WORK REQUIRED ::
In the Chittenango Falls State Park review, how much does it cost to bring a car into the park?

The Bad: Not much to do
The Basics: In a razor descision, I recommend the mediocre Chittenango Falls State Park because it is beautiful and there is plenty of room to hike without crowds.
Right before I began my annual trip westward, my wife and I went to Chittenango Falls State Park. This is probably the closest state park to our home, but we've been so happy with swimming at our regular state park (Green Lakes!) that we've just not managed to get to Chittenango Falls until now. My wife instantly fell in love with the park as it has a gorgeous waterfall that is quite wonderful to photograph.
However, as we set off on our trip to Las Vegas and I think about all of the places I've been and will go, Chittenango Falls State Park is objectively average. At best, Chittenango Falls State Park is a place one may go, enjoy being dazzled and then leave with a sense they have been somewhere beautiful. There is little to see or do that cannot be done within two hours, so it is hard to recommend as a destination.
On the plus side, access is inexpensive enough; cars are just $4.00 to get into the park and this is one of the many, many New York State parks which is accessible using the Park Pass program ($65.00/year for access to all state parks!).

EXCERPTED RECORDS ::
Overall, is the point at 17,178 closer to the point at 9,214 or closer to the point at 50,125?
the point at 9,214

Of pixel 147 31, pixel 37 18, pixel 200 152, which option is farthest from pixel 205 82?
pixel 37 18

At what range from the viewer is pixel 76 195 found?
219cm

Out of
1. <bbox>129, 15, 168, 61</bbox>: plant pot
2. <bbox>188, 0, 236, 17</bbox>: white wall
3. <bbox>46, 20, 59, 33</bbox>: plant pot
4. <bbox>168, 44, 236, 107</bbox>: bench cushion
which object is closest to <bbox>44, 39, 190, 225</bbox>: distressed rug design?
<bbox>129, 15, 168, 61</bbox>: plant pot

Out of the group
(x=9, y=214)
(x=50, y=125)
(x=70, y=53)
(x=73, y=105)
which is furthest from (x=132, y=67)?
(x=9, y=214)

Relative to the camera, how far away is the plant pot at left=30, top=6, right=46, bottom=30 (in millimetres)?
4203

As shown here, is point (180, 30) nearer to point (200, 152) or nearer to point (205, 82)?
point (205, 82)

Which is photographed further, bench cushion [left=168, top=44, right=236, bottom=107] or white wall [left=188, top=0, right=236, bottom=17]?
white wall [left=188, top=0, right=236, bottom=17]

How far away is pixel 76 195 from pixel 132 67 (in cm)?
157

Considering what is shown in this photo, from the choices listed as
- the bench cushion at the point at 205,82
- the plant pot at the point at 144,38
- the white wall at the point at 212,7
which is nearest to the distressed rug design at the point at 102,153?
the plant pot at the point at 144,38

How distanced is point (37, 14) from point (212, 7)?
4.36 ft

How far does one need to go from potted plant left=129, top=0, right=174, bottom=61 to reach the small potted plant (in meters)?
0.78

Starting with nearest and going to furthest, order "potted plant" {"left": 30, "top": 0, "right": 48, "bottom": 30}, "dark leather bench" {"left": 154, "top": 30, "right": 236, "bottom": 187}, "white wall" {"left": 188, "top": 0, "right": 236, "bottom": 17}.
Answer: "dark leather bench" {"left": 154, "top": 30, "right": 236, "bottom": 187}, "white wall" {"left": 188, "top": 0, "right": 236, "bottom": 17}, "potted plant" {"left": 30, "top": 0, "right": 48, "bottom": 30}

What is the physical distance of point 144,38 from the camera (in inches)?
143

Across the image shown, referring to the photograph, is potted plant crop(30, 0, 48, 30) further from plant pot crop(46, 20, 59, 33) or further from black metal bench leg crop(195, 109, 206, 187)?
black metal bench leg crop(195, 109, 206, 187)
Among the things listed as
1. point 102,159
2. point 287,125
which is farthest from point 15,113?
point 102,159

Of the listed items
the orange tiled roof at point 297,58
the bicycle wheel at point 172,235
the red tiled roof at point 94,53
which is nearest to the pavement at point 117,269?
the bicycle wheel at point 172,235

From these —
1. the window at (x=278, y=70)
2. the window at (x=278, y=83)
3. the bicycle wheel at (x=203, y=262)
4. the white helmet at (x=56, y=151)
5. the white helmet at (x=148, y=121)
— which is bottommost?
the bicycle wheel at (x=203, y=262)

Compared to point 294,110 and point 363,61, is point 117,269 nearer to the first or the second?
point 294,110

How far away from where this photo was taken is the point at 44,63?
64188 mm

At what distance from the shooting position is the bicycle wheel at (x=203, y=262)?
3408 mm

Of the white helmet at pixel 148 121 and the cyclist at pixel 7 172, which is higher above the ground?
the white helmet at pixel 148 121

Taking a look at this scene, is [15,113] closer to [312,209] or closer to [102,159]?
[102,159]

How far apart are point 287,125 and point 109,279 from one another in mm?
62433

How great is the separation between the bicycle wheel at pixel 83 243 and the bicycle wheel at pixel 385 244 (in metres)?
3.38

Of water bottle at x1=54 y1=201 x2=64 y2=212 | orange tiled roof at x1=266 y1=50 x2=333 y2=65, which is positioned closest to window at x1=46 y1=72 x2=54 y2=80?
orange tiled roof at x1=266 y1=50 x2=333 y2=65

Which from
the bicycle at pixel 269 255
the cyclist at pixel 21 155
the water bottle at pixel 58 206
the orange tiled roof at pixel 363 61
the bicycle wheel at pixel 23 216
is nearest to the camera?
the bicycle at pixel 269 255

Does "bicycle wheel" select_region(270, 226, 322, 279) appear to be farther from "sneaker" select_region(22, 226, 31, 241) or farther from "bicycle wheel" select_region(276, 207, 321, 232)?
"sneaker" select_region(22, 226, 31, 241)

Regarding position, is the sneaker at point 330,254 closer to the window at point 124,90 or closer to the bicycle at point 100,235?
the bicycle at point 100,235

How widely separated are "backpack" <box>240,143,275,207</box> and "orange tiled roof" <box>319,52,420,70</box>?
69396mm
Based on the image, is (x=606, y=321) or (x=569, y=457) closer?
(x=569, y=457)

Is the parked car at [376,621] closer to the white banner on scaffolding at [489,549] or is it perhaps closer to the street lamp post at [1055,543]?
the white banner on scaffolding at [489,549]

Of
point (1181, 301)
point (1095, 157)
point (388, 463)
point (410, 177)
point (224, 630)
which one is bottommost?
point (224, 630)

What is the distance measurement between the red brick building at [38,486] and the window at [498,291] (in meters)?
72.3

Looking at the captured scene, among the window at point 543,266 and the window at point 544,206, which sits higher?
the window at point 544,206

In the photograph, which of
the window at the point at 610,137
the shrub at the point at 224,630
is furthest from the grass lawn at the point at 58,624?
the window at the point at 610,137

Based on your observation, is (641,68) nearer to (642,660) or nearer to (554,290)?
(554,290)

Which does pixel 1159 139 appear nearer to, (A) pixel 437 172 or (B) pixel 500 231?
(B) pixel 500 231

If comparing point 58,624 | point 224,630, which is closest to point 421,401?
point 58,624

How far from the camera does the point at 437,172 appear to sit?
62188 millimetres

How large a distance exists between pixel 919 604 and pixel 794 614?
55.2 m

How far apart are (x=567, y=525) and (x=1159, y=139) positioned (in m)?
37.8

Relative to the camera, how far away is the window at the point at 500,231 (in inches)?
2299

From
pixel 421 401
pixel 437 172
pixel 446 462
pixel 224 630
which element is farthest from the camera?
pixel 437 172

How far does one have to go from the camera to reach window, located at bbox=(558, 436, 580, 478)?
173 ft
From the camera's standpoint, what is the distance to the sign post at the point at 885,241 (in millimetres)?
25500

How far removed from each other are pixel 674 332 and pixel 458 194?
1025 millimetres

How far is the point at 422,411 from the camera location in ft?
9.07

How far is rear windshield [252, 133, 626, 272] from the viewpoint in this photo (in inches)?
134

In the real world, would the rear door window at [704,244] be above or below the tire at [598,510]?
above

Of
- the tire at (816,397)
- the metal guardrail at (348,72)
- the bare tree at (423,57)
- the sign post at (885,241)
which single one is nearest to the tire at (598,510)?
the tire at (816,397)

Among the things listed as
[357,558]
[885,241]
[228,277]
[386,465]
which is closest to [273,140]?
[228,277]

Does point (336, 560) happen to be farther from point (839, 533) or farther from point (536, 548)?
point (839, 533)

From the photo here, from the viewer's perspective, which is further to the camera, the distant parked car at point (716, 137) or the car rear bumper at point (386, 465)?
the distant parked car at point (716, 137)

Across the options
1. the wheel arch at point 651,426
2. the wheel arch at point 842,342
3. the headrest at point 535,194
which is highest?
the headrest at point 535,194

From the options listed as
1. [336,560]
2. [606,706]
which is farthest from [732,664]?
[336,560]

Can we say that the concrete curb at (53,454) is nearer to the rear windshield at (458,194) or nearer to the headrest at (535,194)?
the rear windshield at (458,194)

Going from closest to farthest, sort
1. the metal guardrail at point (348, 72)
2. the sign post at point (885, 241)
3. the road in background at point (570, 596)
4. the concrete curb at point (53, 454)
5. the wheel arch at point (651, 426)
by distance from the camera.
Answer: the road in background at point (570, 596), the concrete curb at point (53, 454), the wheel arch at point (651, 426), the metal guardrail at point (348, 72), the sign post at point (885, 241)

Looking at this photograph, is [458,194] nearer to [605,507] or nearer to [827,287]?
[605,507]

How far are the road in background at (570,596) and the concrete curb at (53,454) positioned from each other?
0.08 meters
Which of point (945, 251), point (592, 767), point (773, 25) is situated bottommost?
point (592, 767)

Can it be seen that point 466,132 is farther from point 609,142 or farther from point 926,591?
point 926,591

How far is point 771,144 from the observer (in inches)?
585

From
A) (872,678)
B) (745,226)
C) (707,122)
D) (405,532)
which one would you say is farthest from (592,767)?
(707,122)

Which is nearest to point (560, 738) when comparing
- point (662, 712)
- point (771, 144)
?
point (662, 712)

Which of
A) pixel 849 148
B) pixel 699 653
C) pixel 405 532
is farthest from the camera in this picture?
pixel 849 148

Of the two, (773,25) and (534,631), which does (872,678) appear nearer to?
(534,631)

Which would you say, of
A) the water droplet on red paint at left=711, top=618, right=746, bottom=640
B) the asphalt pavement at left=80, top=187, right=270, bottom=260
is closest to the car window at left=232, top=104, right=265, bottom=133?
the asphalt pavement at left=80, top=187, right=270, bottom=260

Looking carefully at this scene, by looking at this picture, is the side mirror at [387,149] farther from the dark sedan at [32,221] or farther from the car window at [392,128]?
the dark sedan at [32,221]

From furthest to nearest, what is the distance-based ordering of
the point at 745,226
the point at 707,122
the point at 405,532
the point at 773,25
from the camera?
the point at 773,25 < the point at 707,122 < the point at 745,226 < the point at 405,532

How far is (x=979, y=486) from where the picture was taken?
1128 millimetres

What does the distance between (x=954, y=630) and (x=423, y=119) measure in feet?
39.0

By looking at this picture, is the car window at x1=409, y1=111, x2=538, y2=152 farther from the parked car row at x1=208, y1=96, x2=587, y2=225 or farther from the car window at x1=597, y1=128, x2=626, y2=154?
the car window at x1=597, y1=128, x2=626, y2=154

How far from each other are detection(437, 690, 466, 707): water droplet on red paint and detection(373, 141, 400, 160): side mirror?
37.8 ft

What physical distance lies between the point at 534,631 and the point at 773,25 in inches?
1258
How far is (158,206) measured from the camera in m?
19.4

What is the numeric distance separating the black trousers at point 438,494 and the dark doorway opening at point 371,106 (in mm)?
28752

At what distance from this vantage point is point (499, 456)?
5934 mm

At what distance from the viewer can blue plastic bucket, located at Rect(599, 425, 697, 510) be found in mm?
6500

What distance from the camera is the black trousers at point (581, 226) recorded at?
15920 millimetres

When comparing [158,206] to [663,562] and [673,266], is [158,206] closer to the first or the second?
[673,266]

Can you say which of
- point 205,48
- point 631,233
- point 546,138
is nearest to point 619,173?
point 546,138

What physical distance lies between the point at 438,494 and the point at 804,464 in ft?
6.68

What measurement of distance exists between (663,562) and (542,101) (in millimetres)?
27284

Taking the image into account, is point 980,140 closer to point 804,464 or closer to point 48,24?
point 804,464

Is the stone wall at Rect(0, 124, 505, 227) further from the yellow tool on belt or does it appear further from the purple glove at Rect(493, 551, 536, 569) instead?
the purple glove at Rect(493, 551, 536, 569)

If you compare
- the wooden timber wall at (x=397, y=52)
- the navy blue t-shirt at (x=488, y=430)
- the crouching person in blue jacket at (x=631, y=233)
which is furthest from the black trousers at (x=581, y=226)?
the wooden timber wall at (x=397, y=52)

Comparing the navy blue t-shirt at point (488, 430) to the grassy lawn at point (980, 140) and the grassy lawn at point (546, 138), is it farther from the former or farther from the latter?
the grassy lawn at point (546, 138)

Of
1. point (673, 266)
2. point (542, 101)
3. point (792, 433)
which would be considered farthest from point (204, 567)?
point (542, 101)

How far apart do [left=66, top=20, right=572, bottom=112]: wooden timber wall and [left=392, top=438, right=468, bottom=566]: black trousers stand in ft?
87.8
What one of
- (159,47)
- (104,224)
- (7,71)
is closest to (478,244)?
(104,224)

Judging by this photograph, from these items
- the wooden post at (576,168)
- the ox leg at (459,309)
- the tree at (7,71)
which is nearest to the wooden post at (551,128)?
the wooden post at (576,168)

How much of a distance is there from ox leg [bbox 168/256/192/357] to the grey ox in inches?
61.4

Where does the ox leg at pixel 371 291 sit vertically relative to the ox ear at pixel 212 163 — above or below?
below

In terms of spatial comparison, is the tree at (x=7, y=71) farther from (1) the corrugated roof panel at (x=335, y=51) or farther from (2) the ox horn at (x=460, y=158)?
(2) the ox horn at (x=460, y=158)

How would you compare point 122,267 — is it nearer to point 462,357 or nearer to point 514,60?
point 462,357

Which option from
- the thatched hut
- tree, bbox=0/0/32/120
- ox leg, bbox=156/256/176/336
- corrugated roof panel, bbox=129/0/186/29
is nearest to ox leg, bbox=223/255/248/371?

TASK ANSWER ::
$4.00